L’Epitaphe en forme de ballade que fit Villon pour lui et
ses compagnons, s’attendant à être pendu avec eux.
Frères humains, qui après nous vivez,
N’ayez les cœurs contre nous endurcis,
Car, si pitié de nous pauvres avez,
Dieu en aura plus tôt de vous mercis.
Vous nous voyez ci attachés cinq, six;
Quant à la chair, que trop avons nourrie,
Elle est piéça dévorée et pourrie,
Et nous, les os, devenons cendre et
poudre.
De notre mal, personne ne s’en rie:
Mais priez Dieu que tous nous veuille
absoudre!
Si frères vous clamons, pas n’en devez
Avoir dédain, quoique fûmes occis
Par justice.

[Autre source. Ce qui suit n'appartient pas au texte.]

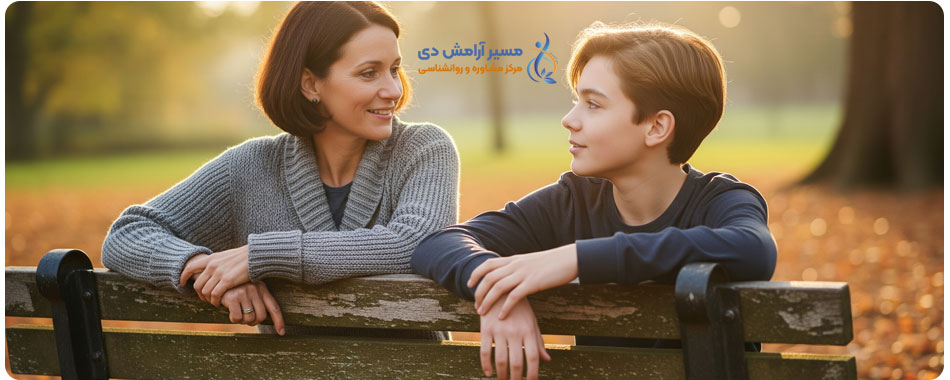 یک عکس واقعی از والد و نوجوان که در یک پارک پاییزی روی نیمکت نشسته‌اند و با احترام و علاقه متقابل با هم صحبت می‌کنند.

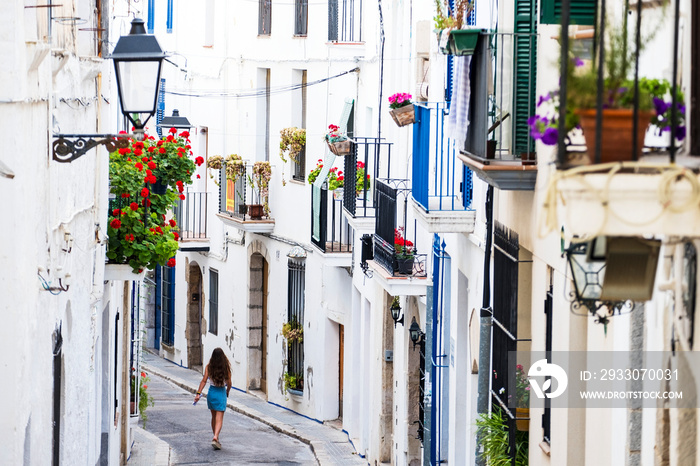 Street in the center of the city of Sitges with a young girl walking towards the beach, Spain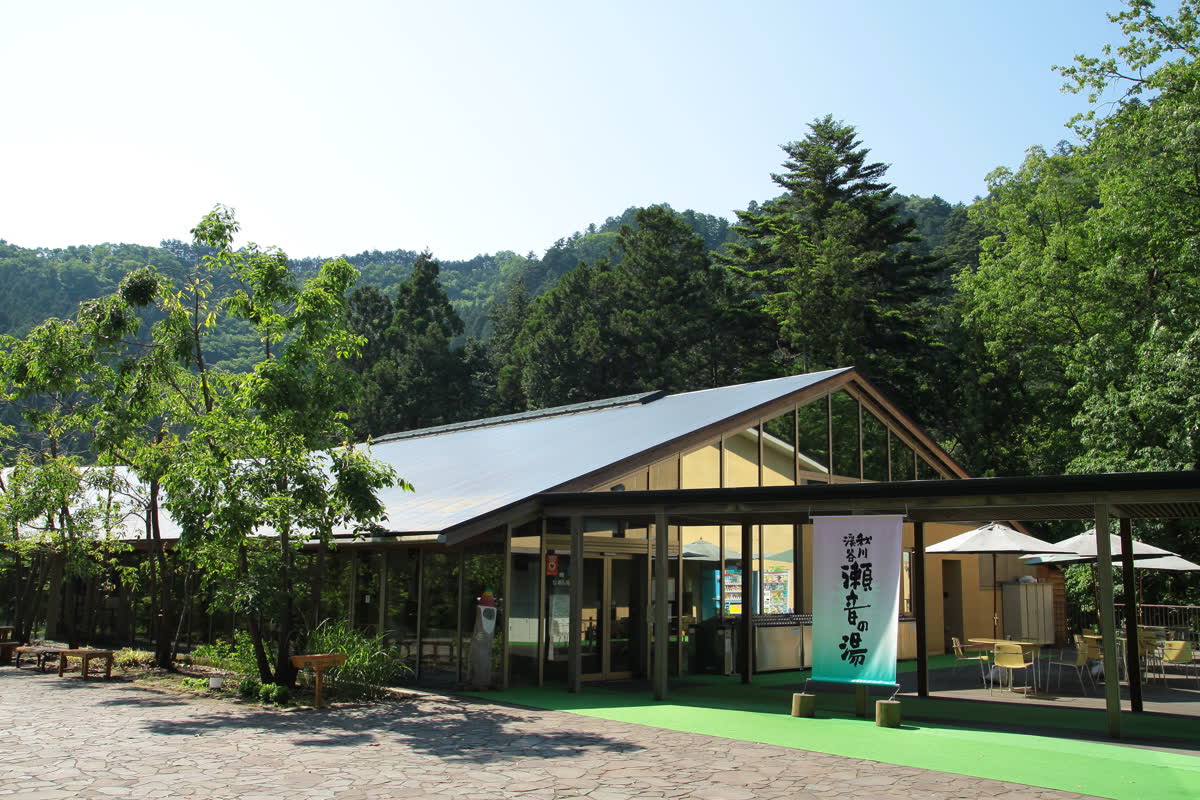 秋川渓谷リゾート 瀬音の湯の入口——木造の建物と緑（東京都あきる野市乙津）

Toutefois, vous savez
Que tous hommes n’ont pas bon sens
rassis;
Excusez-nous, puisque sommes transis,
Envers le fils de la Vierge Marie,
Que sa Grâce ne soit pour nous tarie,
Nous préservant de l’infernale foudre.
Nous sommes morts, âme ne nous harie;
Mais priez Dieu que tous nous veuille
absoudre!
La pluie nous a débués et lavés,
Et le soleil desséchés et noircis;
Pies, corbeaux, nous ont les yeux cavés
Et arraché la barbe et les sourcils
Jamais nul temps nous ne sommes assis;
Puis ça, puis, là, comme le vent varie,
A son plaisir sans cesser nous charrie,
Plus becquetés d’oiseaux que dés à
coudre.
Ne soyez donc de notre confrérie;
Mais priez Dieu que tous nous veuille
absoudre!
Prince Jésus, qui sur tous a maîtrie,
Garde qu’Enfer n’ait de nous
seigneurie;
A lui n’avons que faire ni que soudre.
Hommes, ici n’a point de moquerie;
Mais priez Dieu que tous nous veuille absoudre!